Tags: Blogging, Friends, move on, new
My sweater is no match to Baguio’s cold early evening air. I sit on a chair among a dozen tables dotting the ampitheater, watching one of my best friends take her first steps as the newest missus on the land. E. looks splendid dancing with R., wearing a deep blue evening dress and a flower on her hair. The wedding, of which I am man of honor, was a close, intimate affair of about a hundred friends and families attending the ceremonies and another hundred merry-makers at the open-air reception.
There is food, plenty of it, on a buffet table with a long line of guests chatting with their plates at hand and their voices racing past each other in confusing speeds. There is music, there is Noel Cabangon and Cookie Chua singing love songs, and pairs of men and women with their feet on the floor of the makeshift wooden stage and their affections on each other’s shoulders for the rest to see.
I press my sweater closer to my chest and try to ignore the creeping cold on my skin, but it is no use. It is December, and it is Baguio, to unexpect the cold is to disbelieve the obvious.
I sat there and thought back to about a year earlier, when my other best friend I., invites me to hang out to break a groundbreaking news. She was expecting a baby. Over the next few months I saw her go through the process of pregnancy – the ballooning belly, the budget woes, the apartment hunting, the baby registry — the adustments that one had to make when making space for a plus one.
As I watched E and R dance their frist dance as a married couple, I remembered how I had missed the birth of I’s baby girl, but would see her later when I would visit her parents’ apartment. She was an adorable little ball of quiet satisfaction when I first met baby A. She had hair that stood on her crown and little fingers that curled to her palm and a little mouth that moved to any sound made around her. And I., well, I was computing the cost of work and law school and family life on all fronts. But when she held Baby A, nothing seemed to matter. She was happy. I remembered the first time I ever saw the newest mother on the land breastfeeding her child. It was a picture of solid joy. And I was the doting first-time godfather.
A godfather, however, who was now in line for beer. I stood up for a glass of alcohol to hopefully keep me warm as the night wind grows colder. And that was when the inviting hands started to beckon me to the dancefloor. I refused, choosing instead to keep my mother company, whom I had brought along to witness the wedding and sightsee the city on this weekend.
As I watched my friends dance, an indescribable feeling took hold of me. Like something wasn’t right. But it wasn’t such a bad feeling as much as it was unsettling.
And then I realized I and E had something in common. They had not just left singlehood, but have upped the stakes on their respective couplehoods. They’ve taken things further into unfamiliar territory. Taken the next steps. Moved on.
I’m completely and honestly happy for my friends. But I felt things were not to be the same.
And yet, if someone asks me how I’m doing, I would just say things are the same with me. Im still working with a non-profit. Im still not dating anyone. Im still a ladder-step away from complete and utter poverty. Same old me, doing my same old schtick.
And it got me to thinking: when everyone else is moving on, how does one keep from being left behind?
The hands that beckon insist, and I give in. I take the dancefloor, and I take it like I never want to let go. I dance with my friends, and the cold December air starts to feel like it wasn’t even there. I do my moves, and the rhythm takes over and the joy of the moment sinks in and it is a welcome feeling.
And as the next few months would show, some constants remain. Like friendships. No matter where people end up in their own separate journeys, there are things that they will always look back at, and always need.

_Records provided_
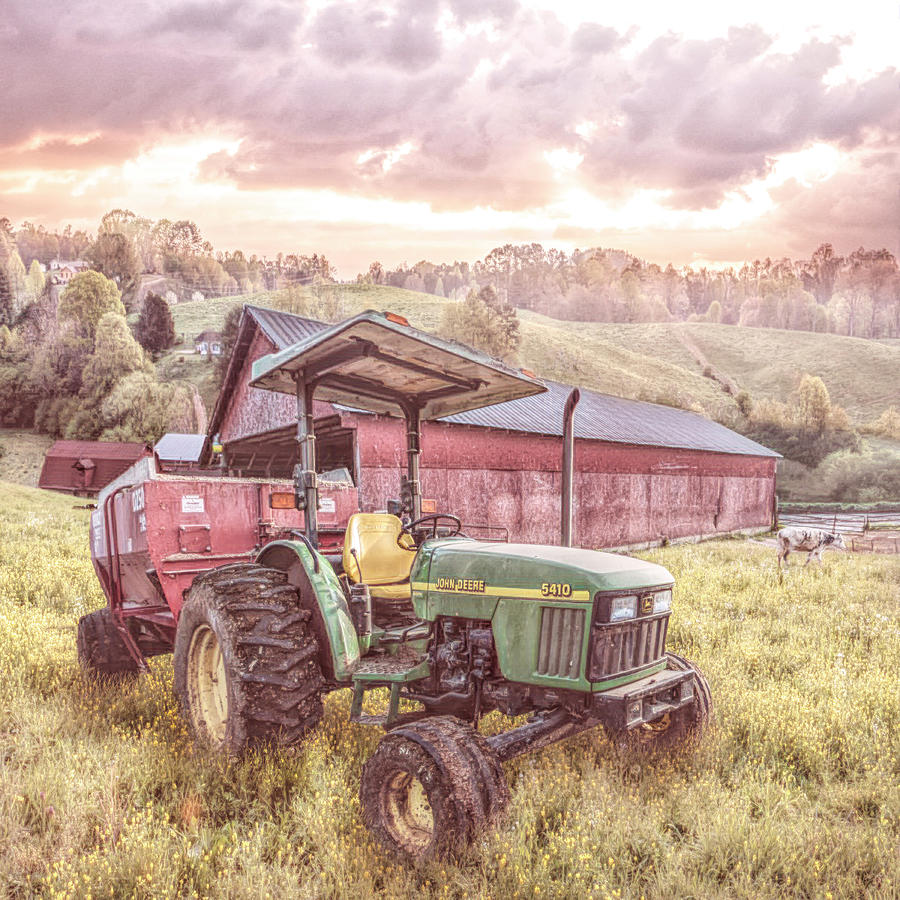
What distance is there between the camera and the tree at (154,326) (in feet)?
231

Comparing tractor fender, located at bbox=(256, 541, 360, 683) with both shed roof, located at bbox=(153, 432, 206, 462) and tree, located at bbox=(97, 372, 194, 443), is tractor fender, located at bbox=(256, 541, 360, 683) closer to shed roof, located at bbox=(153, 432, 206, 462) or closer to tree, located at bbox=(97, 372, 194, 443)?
shed roof, located at bbox=(153, 432, 206, 462)

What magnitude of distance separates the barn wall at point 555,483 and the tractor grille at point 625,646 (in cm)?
1063

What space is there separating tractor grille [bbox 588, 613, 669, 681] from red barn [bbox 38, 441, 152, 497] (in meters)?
43.2

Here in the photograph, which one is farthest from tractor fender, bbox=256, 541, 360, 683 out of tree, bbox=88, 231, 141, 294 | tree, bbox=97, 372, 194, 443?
tree, bbox=88, 231, 141, 294

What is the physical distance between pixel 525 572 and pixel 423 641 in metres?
0.94

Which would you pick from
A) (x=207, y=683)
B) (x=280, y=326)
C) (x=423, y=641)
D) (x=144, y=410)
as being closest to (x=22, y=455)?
(x=144, y=410)

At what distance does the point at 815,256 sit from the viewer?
13650 cm

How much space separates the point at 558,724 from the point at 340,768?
136 centimetres

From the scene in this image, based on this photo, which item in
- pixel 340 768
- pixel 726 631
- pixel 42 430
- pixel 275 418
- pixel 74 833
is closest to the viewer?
pixel 74 833

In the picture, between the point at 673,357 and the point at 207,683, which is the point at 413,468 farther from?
the point at 673,357

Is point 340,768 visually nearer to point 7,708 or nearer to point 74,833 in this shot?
point 74,833

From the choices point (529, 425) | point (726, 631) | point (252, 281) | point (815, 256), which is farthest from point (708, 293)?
point (726, 631)

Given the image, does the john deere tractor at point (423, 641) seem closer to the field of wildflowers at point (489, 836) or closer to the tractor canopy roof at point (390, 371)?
the tractor canopy roof at point (390, 371)

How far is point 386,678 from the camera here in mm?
3826
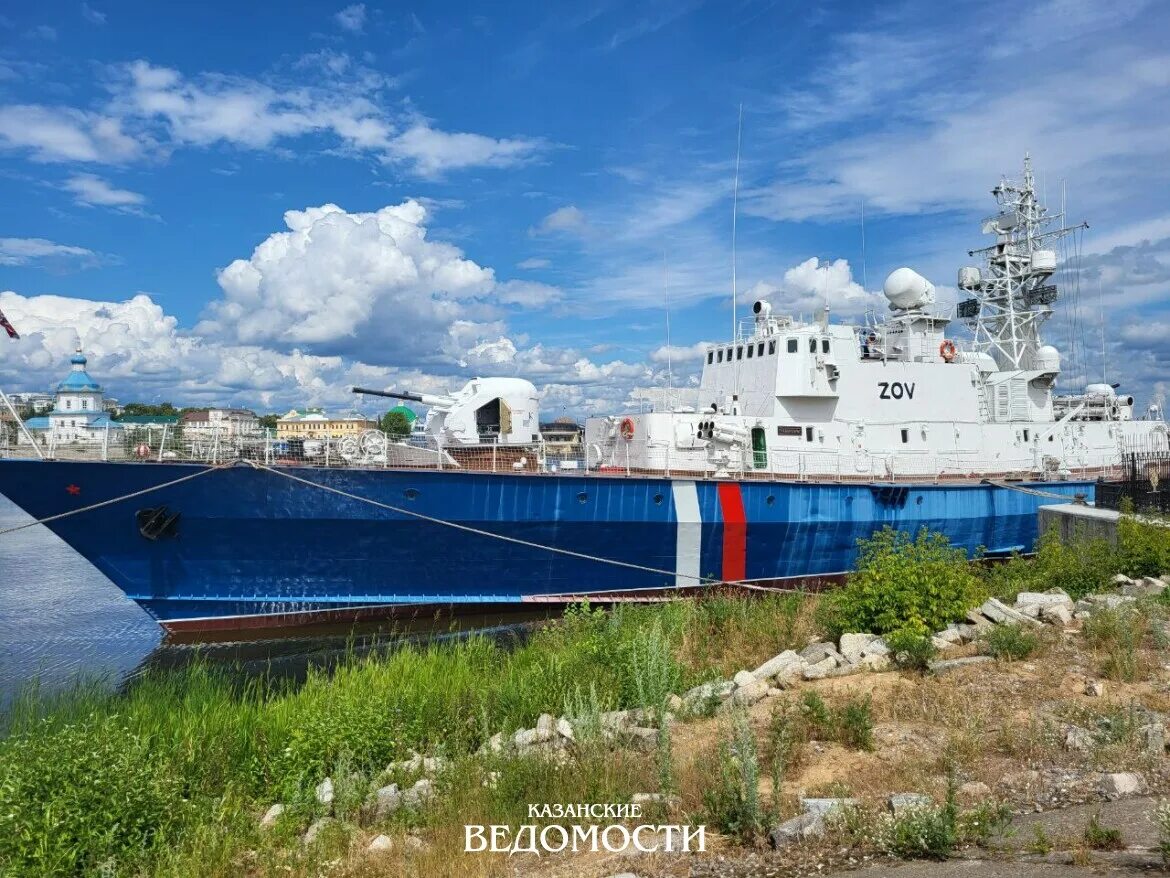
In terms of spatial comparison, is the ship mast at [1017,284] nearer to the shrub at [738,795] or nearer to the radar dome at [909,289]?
the radar dome at [909,289]

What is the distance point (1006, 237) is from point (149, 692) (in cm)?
2620

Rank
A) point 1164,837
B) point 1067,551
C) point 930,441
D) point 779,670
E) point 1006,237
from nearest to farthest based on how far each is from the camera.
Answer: point 1164,837
point 779,670
point 1067,551
point 930,441
point 1006,237

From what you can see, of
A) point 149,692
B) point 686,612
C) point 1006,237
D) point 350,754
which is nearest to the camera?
point 350,754

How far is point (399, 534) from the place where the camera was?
53.0 feet

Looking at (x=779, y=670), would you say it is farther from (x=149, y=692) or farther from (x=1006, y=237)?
(x=1006, y=237)

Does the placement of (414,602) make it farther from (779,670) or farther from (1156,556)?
(1156,556)

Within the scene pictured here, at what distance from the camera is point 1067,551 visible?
42.1 feet

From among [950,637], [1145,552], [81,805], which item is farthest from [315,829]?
[1145,552]

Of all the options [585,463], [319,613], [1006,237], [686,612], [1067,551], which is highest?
[1006,237]

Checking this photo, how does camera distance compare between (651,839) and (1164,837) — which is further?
(651,839)

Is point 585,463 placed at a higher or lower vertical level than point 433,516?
higher

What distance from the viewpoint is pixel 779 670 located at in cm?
850

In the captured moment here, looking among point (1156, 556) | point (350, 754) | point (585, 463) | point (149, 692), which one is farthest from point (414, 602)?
point (1156, 556)

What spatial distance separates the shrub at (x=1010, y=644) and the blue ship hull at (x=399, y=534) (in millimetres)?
9435
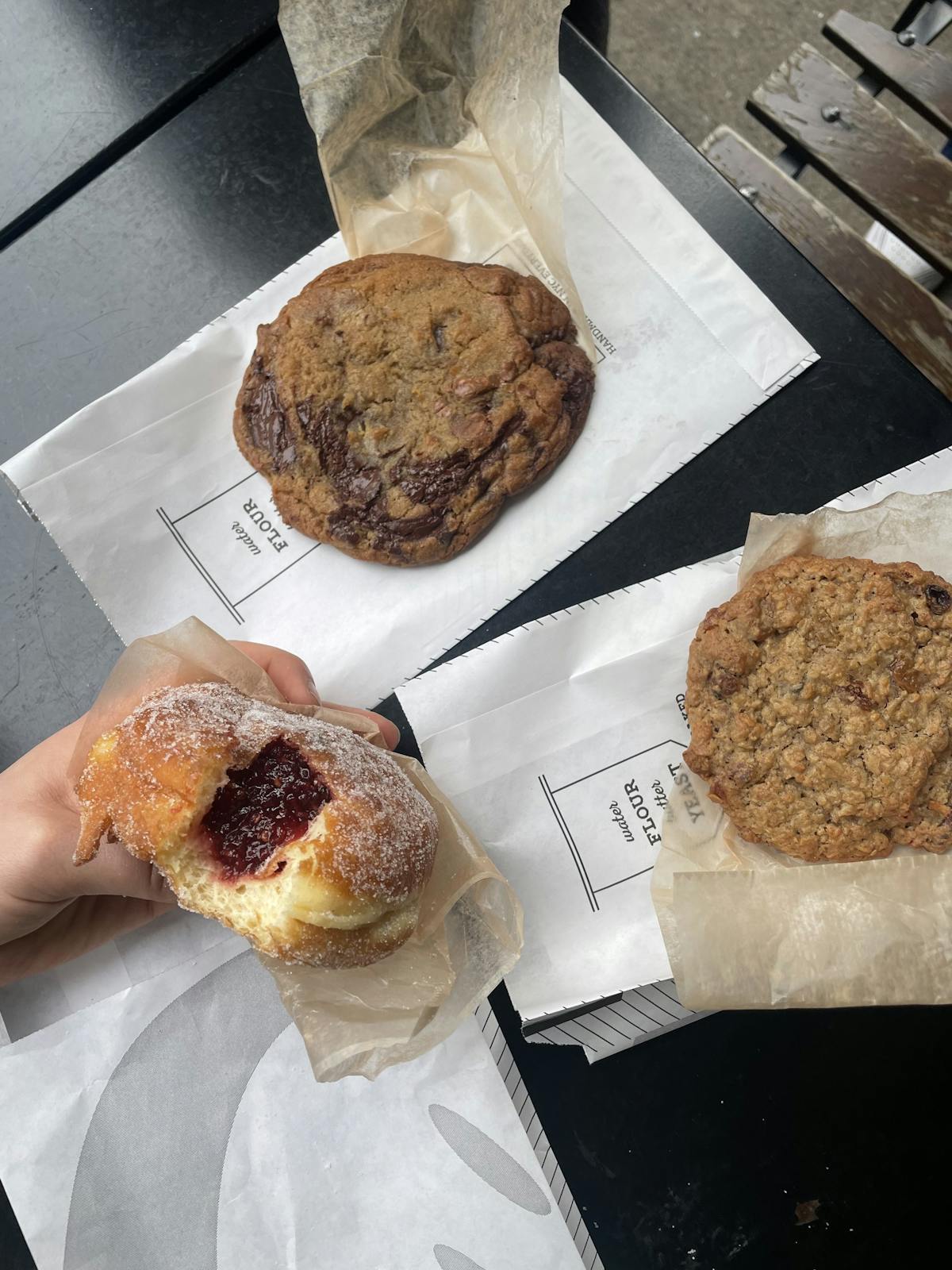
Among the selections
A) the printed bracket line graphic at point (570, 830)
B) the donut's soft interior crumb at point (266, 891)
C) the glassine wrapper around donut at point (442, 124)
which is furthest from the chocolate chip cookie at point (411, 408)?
the donut's soft interior crumb at point (266, 891)

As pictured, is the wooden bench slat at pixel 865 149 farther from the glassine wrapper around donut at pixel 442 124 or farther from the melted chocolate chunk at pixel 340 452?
the melted chocolate chunk at pixel 340 452

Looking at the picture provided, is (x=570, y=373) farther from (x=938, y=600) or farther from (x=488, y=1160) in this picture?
(x=488, y=1160)

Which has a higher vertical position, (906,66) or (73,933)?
(906,66)

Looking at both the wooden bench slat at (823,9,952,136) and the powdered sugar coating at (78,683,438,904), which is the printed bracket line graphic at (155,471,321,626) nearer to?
the powdered sugar coating at (78,683,438,904)

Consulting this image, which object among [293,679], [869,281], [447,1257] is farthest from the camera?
[869,281]

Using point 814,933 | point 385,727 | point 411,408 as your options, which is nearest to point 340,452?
point 411,408

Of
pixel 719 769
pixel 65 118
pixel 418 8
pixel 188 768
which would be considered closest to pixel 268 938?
pixel 188 768

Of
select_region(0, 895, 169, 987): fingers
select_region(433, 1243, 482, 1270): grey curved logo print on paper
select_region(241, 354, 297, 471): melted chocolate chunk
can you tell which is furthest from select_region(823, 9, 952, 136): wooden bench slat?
select_region(433, 1243, 482, 1270): grey curved logo print on paper
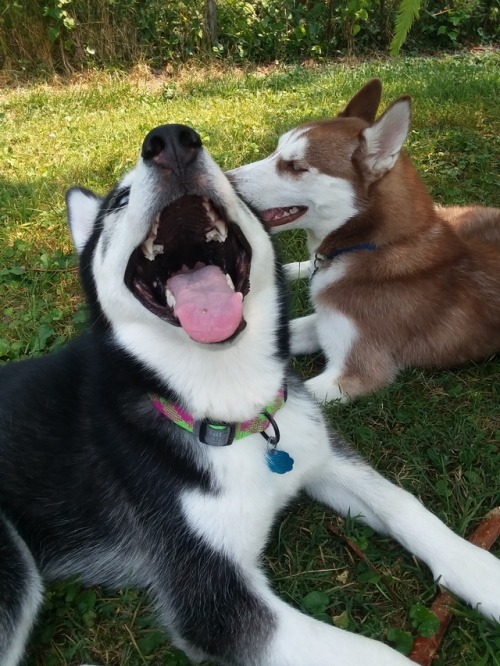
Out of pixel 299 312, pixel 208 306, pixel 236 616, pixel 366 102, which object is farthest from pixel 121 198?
pixel 366 102

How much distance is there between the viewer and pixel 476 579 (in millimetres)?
1821

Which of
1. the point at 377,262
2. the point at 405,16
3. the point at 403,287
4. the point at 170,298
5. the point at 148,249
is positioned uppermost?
the point at 405,16

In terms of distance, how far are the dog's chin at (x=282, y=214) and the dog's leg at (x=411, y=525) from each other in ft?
4.71

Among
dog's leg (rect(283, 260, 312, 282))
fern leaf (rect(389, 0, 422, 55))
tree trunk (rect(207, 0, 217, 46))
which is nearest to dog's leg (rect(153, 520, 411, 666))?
fern leaf (rect(389, 0, 422, 55))

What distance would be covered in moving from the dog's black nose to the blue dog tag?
3.20ft

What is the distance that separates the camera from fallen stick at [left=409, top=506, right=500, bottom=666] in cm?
172

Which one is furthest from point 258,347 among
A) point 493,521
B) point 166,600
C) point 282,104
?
point 282,104

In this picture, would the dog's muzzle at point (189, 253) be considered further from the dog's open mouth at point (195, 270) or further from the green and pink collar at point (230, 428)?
the green and pink collar at point (230, 428)

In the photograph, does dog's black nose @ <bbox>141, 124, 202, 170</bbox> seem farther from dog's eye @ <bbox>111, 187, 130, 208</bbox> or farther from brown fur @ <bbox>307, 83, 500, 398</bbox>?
brown fur @ <bbox>307, 83, 500, 398</bbox>

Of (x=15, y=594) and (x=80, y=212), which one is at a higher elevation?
(x=80, y=212)

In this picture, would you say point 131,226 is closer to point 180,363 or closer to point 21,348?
point 180,363

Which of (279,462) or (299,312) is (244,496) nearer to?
(279,462)

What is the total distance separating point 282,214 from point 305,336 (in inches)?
27.4

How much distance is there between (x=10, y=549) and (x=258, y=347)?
1089 mm
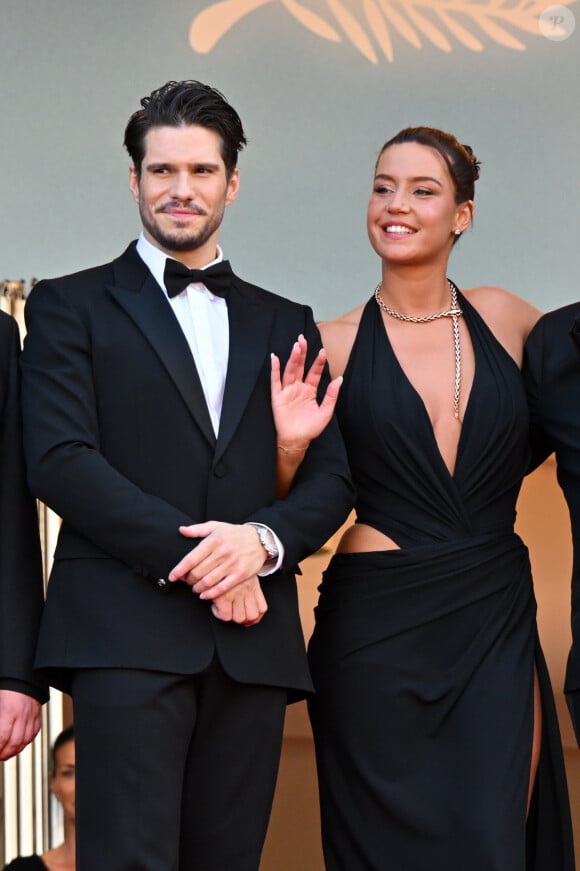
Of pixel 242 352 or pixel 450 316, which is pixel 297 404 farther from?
pixel 450 316

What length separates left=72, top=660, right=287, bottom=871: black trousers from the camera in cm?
273

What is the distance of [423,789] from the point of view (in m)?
3.30

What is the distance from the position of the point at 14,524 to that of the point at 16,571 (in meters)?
0.09

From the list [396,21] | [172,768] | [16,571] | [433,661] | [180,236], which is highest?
[396,21]

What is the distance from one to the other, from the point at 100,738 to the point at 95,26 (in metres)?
3.61

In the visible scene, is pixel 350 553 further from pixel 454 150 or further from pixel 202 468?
pixel 454 150

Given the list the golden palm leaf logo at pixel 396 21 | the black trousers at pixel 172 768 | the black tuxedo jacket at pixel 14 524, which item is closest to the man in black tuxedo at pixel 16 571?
the black tuxedo jacket at pixel 14 524

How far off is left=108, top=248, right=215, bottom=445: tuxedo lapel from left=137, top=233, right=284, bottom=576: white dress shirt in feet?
0.07

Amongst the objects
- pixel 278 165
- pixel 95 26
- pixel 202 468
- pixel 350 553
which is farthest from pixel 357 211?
pixel 202 468

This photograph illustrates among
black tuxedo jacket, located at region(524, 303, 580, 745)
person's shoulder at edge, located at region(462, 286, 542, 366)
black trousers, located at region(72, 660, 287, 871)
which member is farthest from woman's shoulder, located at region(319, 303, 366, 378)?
black trousers, located at region(72, 660, 287, 871)

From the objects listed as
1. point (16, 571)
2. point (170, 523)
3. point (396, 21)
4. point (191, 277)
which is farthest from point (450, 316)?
point (396, 21)

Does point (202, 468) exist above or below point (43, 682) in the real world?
above

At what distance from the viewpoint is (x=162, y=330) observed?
2967mm

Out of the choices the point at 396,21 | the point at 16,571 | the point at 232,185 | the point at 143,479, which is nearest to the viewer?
the point at 143,479
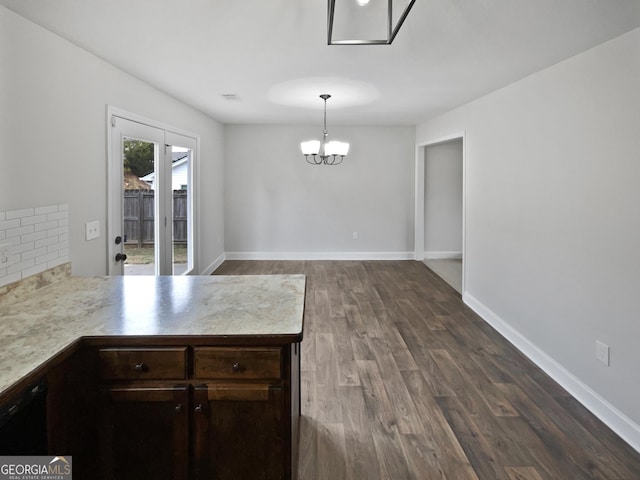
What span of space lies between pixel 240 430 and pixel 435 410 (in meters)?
1.48

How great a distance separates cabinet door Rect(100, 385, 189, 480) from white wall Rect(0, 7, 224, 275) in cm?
124

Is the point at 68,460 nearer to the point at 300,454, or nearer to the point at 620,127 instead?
the point at 300,454

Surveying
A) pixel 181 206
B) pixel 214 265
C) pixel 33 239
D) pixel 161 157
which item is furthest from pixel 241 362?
pixel 214 265

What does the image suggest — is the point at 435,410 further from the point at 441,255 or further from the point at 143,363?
the point at 441,255

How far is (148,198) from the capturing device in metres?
3.66

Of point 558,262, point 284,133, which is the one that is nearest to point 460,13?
point 558,262

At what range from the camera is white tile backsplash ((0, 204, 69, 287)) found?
2.04 meters

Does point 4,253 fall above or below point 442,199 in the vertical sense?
below

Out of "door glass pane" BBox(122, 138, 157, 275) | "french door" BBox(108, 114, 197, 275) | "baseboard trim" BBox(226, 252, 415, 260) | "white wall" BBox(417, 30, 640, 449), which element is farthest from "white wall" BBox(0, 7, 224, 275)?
"baseboard trim" BBox(226, 252, 415, 260)

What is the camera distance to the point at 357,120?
20.8ft

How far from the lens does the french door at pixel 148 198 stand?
10.1ft

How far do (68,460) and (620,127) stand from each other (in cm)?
318

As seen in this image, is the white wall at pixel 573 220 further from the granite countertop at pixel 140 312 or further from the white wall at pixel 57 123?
the white wall at pixel 57 123

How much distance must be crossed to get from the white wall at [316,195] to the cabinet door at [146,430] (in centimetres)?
572
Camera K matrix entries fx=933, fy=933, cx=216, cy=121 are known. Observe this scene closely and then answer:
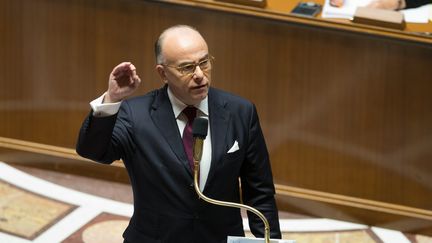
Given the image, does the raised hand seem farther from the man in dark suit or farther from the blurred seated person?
the blurred seated person

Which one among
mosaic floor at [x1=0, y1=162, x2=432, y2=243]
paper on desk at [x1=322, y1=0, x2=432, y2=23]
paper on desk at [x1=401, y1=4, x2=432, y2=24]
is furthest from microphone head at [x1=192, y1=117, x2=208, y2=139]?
paper on desk at [x1=401, y1=4, x2=432, y2=24]

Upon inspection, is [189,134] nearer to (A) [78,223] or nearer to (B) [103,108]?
(B) [103,108]

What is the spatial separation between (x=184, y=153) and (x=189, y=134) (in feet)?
0.20

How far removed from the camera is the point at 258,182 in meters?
2.70

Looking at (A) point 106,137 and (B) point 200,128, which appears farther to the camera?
(A) point 106,137

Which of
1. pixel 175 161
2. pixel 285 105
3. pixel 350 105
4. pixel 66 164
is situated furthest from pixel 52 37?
pixel 175 161

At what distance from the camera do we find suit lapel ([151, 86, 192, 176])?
260 centimetres

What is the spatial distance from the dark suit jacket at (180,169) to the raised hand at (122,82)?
186mm

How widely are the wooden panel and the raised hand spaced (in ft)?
7.16

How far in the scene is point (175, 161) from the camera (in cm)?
259

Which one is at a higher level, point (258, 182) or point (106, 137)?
point (106, 137)

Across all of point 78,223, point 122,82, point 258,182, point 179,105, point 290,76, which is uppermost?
point 122,82

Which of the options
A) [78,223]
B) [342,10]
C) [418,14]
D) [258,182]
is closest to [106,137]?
[258,182]

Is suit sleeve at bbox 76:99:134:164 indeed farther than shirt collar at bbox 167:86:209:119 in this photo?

_Task set_
a) Decide whether each statement agrees with the Baguio wedding post, answering yes or no and quoting the words from the post that settle it: (i) The narrator was man of honor at E.'s wedding. (ii) The narrator accepted the first invitations to the dancefloor. (iii) Noel Cabangon and Cookie Chua sang at the reception.
b) Go on with the Baguio wedding post from the point where it stops.
The listing comes from a separate source and has no connection to the Baguio wedding post.

_Solved tasks_
a)
(i) Yes: "The wedding, of which I am man of honor"
(ii) No: "I refused, choosing instead to keep my mother company"
(iii) Yes: "there is Noel Cabangon and Cookie Chua singing love songs"

b)
I., sends me messages every now and then, drops me a visit at the office to hang out, chat a bit, study, and pump her breasts for feeding baby A. E. on the other hand is always in touch and we have not lost our small talks at all, even when she juggles her consultancies, her marriage, her malfunctioning car, and accompanyng R. to his project sites.
My friends may have taken the next step, but as they keep moving on, I’m glad I have stayed the same. Because this way I remain one step behind, always ready to be the friend I had aways been for them.
And so I danced that night, that cold December night when there were no stars in the sky, no new thing happening in my own life. Because new things had happened to my friends, and I realized I shouldn’t be caught sitting around and just watching as they unfolded. I needed to dance around them and with them, because lives in motion are lives worth being a part of.
there are just things words can’t illustrate without the need to do so much explaining. there are things that make one sad, for example, but what is the use of saying, “i’m sad” when there would be just too many questions instead of answers which one needs more of? or one could say “i’m happy” but what does the sum of one’s happiness amount to in times when there just isn’t enough room in this world for happy things?
“where have you been hiding?”
meredith said it quite sufficiently in a recent rerun. “i’ve become one of those people — who are so miserable they can’t be around normal people anymore.”
i’m just not in that place right now, you know? where i can easily relate and function like “normal” as “normal” gets around nowadays. everything looks screwed from where i’m seeing them, and i am beyond pissed. maybe once i’m done with this moving out thing i can gain a fresh perspective.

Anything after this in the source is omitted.